● Your instructions:
Rewrite the lines below, swapping "north up" for "north at top" and keeping everything else the same. Omit the pictures from your answer.

--- Start of Provided material ---

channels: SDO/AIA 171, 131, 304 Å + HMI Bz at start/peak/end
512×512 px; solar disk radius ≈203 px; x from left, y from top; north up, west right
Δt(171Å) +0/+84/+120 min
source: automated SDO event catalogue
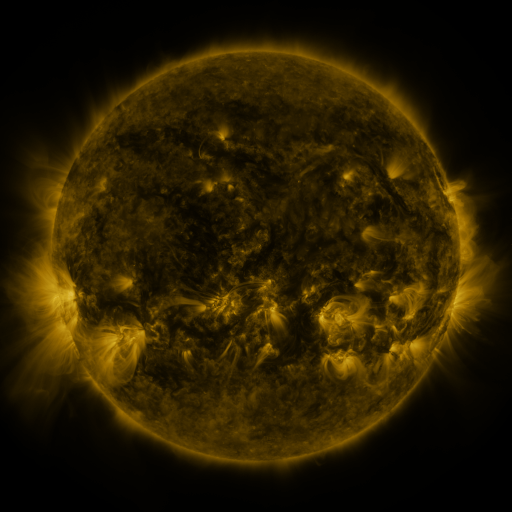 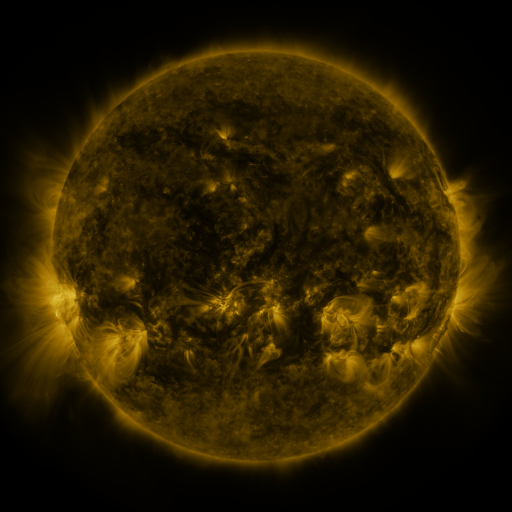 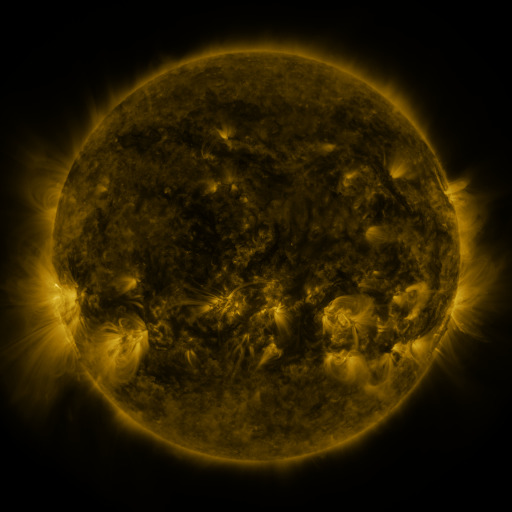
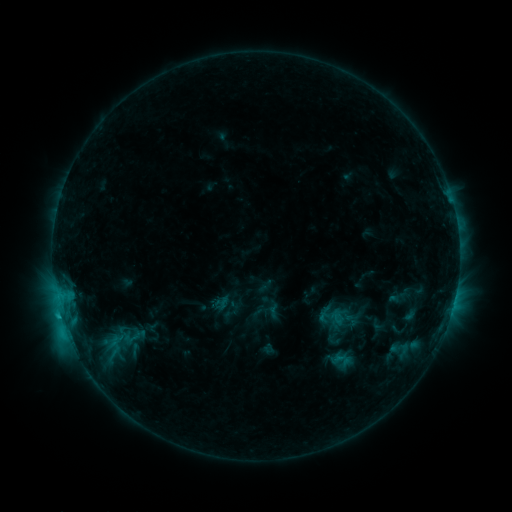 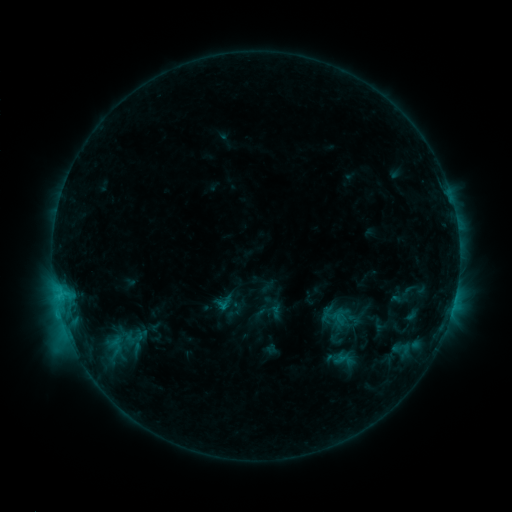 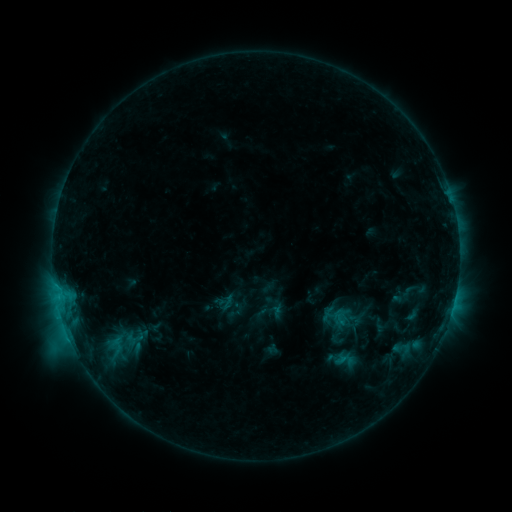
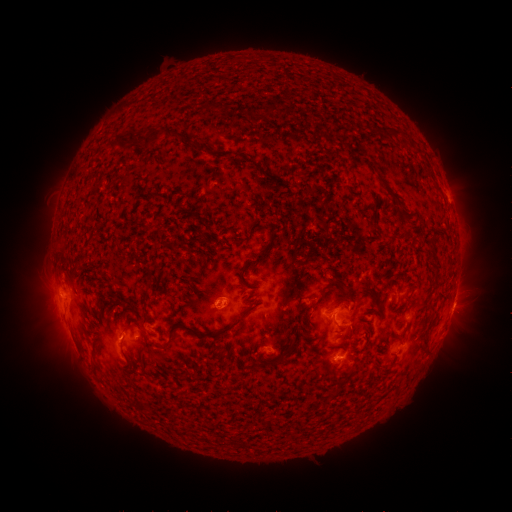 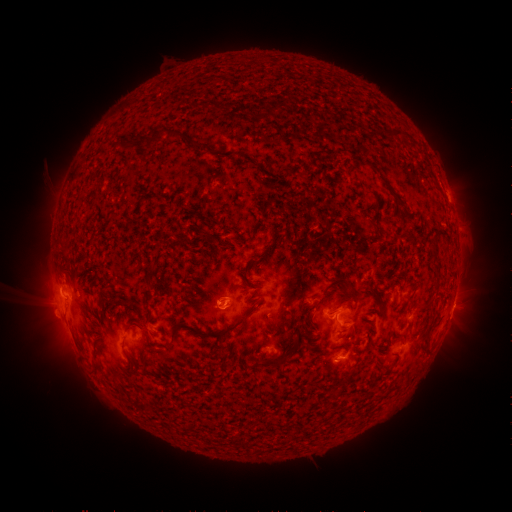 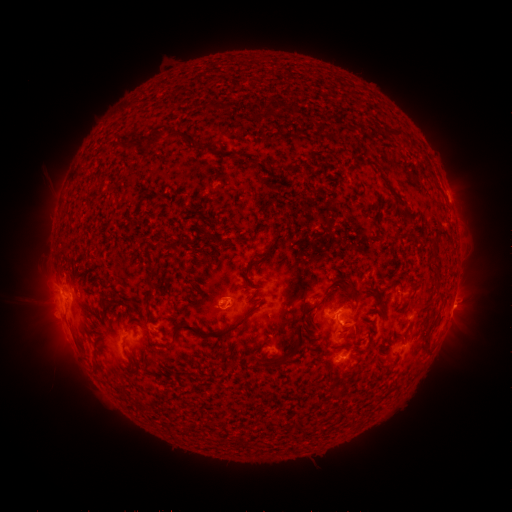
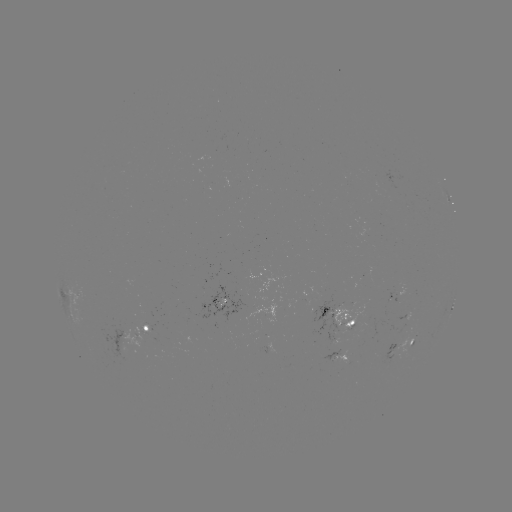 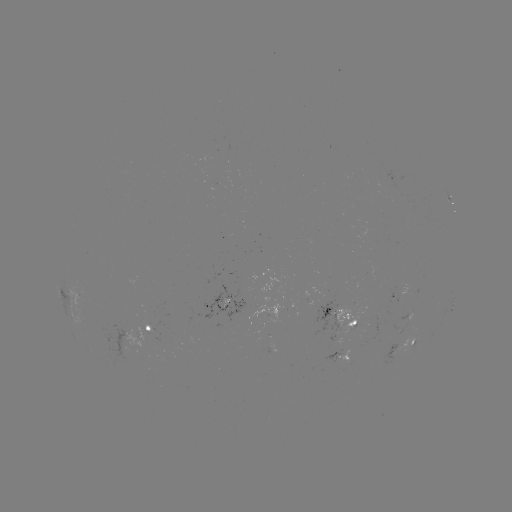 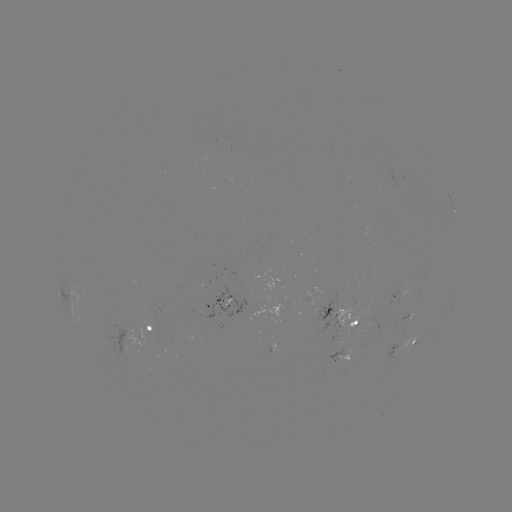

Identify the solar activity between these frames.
emerging-flux region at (405, 314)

--- End of Provided material ---

● Result of this exercise:
channels: SDO/AIA 171, 131, 304 Å + HMI Bz at start/peak/end
512×512 px; solar disk radius ≈203 px; x from left, y from top; north at top, west right
Δt(171Å) +0/+84/+120 min
source: automated SDO event catalogue

Identify the solar activity between these frames.
emerging-flux region at (405, 314)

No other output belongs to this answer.